20 novembre 2017 Par    Partagez : Envoyer le lien de cet article par e-mail   
La gestion des flux de trésorerie est particulièrement délicate. Il s'agit de faire en sorte que les caisses soient suffisamment à flot pour assurer la marche quotidienne dans l'entreprise. Mais les besoins de sorties d'argent précèdent quasi systématiquement les rentrées financières. Comment faire alors ?

La trésorerie, nerf de la guerre ou talon d'Achille ?

Comme on peut aisément l'imaginer, il existe de multiples causes d'échec des nouvelles entreprises. Les projets mal montés, les clients mal ciblés, les produits inadaptés, les ambitions trop délirantes et la mésentente des dirigeants sont les premières raisons qui viennent à l'esprit. On oublie systématiquement d'évoquer les fautes de gestion comptable. Plus particulièrement, la méconnaissance des flux financiers et la déficience de gestion de la trésorerie et du fond de roulement ont des conséquences dramatiques et même fatales pour les projets les plus solides. C'est dire si ce thème est essentiel.

Le nerf de la guerre, c’est bien la trésorerie
Gare aux entrepreneurs qui ne l’ont pas compris
Ils ne se rendent pas compte que la faillite les guette
Bien qu’ils facturent, ils ne peuvent pas payer leurs dettes

Gestion des flux financiers et fond de roulement

La trésorerie, c’est le cash que vous gardez sous la main pour régler vos dépenses au jour le jour. Il vaut mieux disposer de suffisamment de ressources disponibles pour honorer en temps et en heure les factures, sans être pris à la gorge. Ce n’est pas si facile, la gestion de la trésorerie est un vrai casse-tête pour l’entrepreneur débutant.

Les charges sociales et les impôts sont à payer impérativement à date fixe. Les fournisseurs sont en droit d’exiger d’être payés au comptant, tandis que les clients peuvent attendre soixante jours avant de régler leur dû. S’il n’est pas rigoureusement géré, ce décalage dans le temps peut être fatal pour l’entreprise.

Plus d’un entrepreneur à la tête d’une activité tout à fait viable commercialement a dû mettre la clé sous la porte pour ne pas avoir compris l’importance de résoudre cette équation insoluble en apparence. La gestion de la trésorerie est le talon d’Achille de l’entreprise, quelle que soit sa taille.

L'escompte ?

Vous pouvez bien sûr solliciter votre banque et mettre à l’escompte les factures clients en attente d’être réglées. Ce n’est pas la meilleure solution. Ce sont des frais supplémentaires. En outre, depuis le début de la crise financière en 2008, la plupart des banques ont oublié leur métier et rechignent à accorder des prêts à courte échéance, pourtant épaulés sur des effets de commerce parfaitement garantis.

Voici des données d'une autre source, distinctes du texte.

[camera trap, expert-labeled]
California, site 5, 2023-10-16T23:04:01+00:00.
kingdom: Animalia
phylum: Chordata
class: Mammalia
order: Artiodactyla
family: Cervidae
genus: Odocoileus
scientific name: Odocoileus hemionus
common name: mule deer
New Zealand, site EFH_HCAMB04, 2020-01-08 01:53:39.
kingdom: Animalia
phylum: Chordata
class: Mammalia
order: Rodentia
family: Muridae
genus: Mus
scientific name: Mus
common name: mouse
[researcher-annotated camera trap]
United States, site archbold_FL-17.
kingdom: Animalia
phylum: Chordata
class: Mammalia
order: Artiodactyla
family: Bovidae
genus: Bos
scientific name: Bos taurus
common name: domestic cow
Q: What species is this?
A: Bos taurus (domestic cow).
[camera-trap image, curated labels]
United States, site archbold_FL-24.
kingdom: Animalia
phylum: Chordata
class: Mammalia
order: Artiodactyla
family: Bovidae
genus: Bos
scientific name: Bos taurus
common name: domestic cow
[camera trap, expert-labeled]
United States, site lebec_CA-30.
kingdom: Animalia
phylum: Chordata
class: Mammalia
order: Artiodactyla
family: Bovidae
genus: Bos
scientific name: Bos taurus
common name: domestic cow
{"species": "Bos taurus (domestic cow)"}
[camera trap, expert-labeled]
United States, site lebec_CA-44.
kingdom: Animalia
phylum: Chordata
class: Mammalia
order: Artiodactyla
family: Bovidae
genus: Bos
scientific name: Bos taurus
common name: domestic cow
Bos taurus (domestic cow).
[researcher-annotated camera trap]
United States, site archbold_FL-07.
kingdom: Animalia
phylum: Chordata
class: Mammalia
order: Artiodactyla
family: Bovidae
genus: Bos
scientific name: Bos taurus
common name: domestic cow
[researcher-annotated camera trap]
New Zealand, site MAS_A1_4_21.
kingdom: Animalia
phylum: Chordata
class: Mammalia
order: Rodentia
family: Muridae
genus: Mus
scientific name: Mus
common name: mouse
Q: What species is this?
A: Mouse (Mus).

La négociation des délais de paiement

Il est nettement préférable d’adopter une technique méthodique de constitution d’une solide trésorerie fondée sur la négociation des délais avec les clients et les fournisseurs. C’est une technique de fond qui porte ses fruits dans la durée. Ce n’est pas toujours si facile, surtout lorsque l’on débute.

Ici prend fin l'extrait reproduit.